Needless to say, Ohio State’s eight do not much resemble that Duke team’s eight, which included a trio of top-15 recruits, a veteran core, and two future NBA point guards. In terms of sheer offensive production, Tate is the only player that’s displayed the ability to go for double-digits on a nightly basis. Guard Kam Williams’s decision to return to school and forward Keita Bates-Diop’s recent return from a stress fracture in his left leg that caused him to miss the entirety of conference play last year are welcome signs, as both Williams and Bates-Diop averaged more than nine points last season and should see that bumped a bit this year. Still, this means the Buckeyes offense will largely rely on the production of a streaky, off-the-bench three-point shooter and two talented-but-recently-hurt players, meaning the margin for error, and injury, will be slim the entire season for the leading trio.
In the past, coaches have responded to shortened benches by dialing back the number of contact practices scheduled during the regular season. The issue with this method is that the Buckeyes will need to simultaneously develop and depend on a pair of freshmen who, in an ideal world, the team would spend more time developing than depending on. With the transfer pool sucked dry and the majority of good class of 2017 commits signed elsewhere, the Buckeyes will turn to Young and fellow rookie Kaleb Wesson to pick up any slack. Regardless of their actual readiness, Young and Wesson (who joins his older brother and fellow Buckeyes post player, Aaron Wesson, on the team) will be expected to provide relief minutes from the outset of the season.
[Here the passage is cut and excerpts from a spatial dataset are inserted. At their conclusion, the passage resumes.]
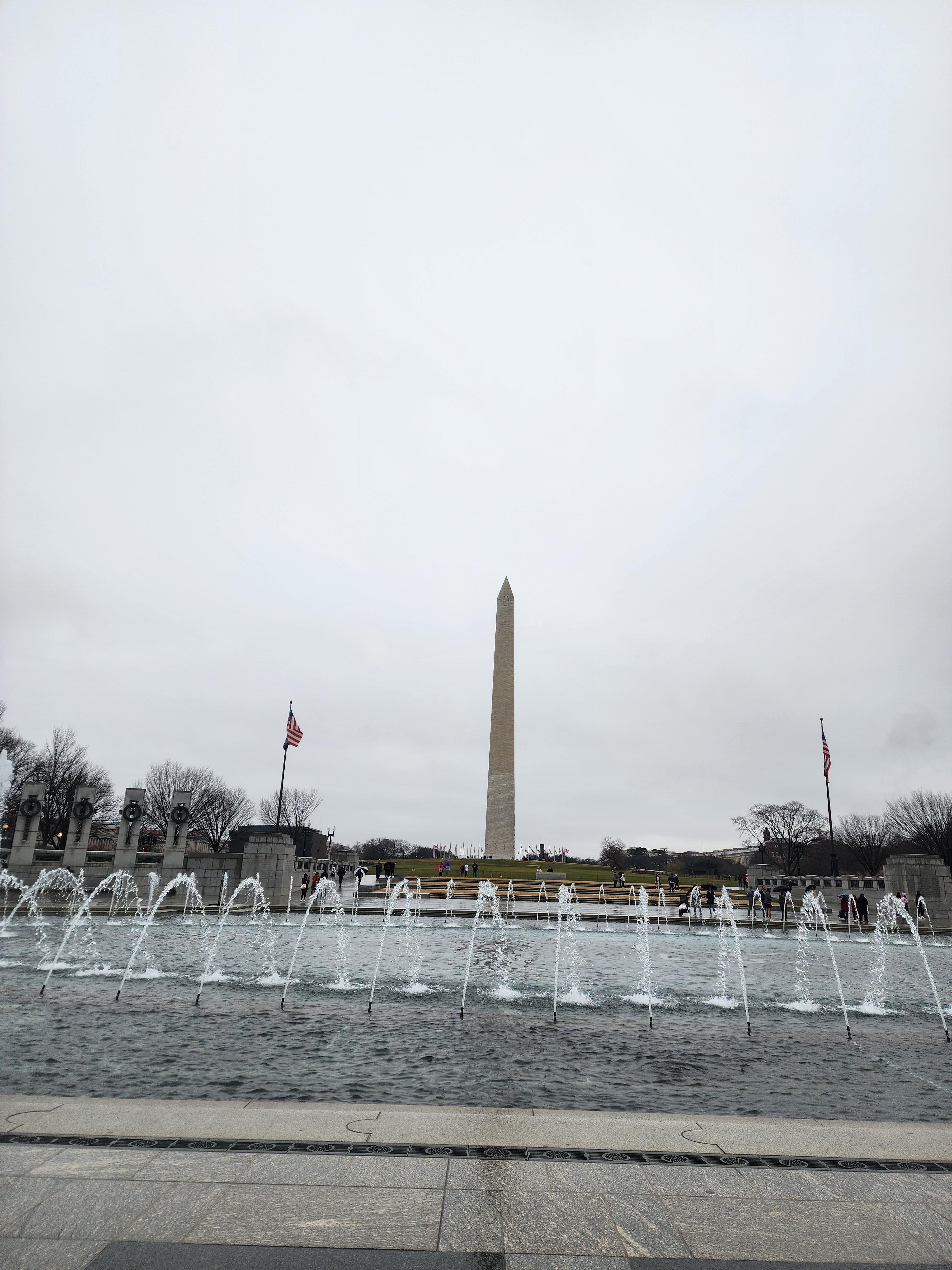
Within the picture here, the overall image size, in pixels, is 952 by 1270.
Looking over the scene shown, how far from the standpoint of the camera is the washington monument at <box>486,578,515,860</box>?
53719 mm

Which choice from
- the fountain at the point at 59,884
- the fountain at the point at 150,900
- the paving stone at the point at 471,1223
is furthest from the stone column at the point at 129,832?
the paving stone at the point at 471,1223

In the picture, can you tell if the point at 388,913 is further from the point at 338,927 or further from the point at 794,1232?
the point at 794,1232

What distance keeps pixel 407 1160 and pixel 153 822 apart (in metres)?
74.1

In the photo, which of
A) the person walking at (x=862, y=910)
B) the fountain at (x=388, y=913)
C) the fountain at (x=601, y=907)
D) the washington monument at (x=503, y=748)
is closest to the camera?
Answer: the fountain at (x=388, y=913)

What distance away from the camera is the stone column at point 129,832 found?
30672 mm

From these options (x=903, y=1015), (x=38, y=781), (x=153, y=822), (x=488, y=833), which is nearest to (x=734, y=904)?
(x=488, y=833)

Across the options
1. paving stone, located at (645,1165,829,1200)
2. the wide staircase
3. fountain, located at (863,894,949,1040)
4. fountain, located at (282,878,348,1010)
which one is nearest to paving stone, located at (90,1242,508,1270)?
paving stone, located at (645,1165,829,1200)

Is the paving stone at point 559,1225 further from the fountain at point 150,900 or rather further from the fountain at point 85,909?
the fountain at point 85,909

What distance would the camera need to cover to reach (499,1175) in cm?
473

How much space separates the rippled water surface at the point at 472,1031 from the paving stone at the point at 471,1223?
8.74 feet

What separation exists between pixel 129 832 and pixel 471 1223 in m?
30.6

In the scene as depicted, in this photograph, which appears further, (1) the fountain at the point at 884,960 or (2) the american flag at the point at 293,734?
(2) the american flag at the point at 293,734

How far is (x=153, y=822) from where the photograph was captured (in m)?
71.6

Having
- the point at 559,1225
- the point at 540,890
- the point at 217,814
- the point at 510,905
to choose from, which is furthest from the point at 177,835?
the point at 217,814
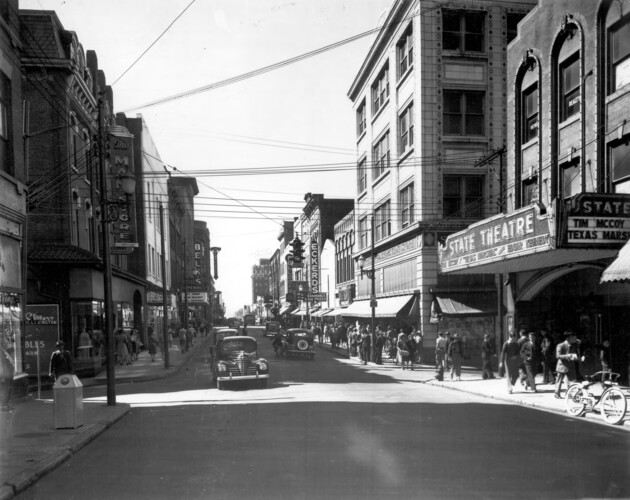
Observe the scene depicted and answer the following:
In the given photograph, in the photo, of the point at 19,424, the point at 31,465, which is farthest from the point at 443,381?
the point at 31,465

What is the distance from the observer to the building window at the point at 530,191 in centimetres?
2223

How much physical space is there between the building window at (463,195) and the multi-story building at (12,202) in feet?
66.8

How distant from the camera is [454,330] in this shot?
1249 inches

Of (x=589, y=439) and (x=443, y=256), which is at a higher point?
(x=443, y=256)

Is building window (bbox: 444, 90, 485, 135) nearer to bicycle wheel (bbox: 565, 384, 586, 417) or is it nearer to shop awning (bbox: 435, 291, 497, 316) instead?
shop awning (bbox: 435, 291, 497, 316)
Holtmann said recently that while he recognizes the Buckeyes will be short-handed this season, he would rather go into the 2018 season with the team he inherited and build out from there rather than “reach” for players simply to fill roster spots. This approach makes sense as long as Ohio State administrators and fans can clench their jaws and eat another season of NIT-or-worse results. By not adding players of questionable quality for the sake of padding out the back end of the roster, Holtmann keeps future spots open for players he actually wants to recruit come this fall and next spring. As Holtmann himself remarked:
“We certainly don’t want to compromise on them being what we feel like are Ohio State guys, and we don’t want to compromise on talent or ability,” Holtmann said. “That handicaps you in the future. Because of that, I don’t know that we’ll add another one.”
This season seems set up to be a trial by fire for both Holtmann and his young team, as his Ohio State employers practically forfeited any chance of a successful inaugural year by hiring him when they did. Given his resumé—four straight years with 20-plus wins at Gardner-Webb and Butler, plus a history of rapid player development as an assistant—Holtmann was the right hire at the wrong time. If Buckeyes fans can make it through this year, and if Holtmann can erase the sour taste of recent recruiting woes left by his predecessor, Ohio State might actually be worth watching come the 2019 season.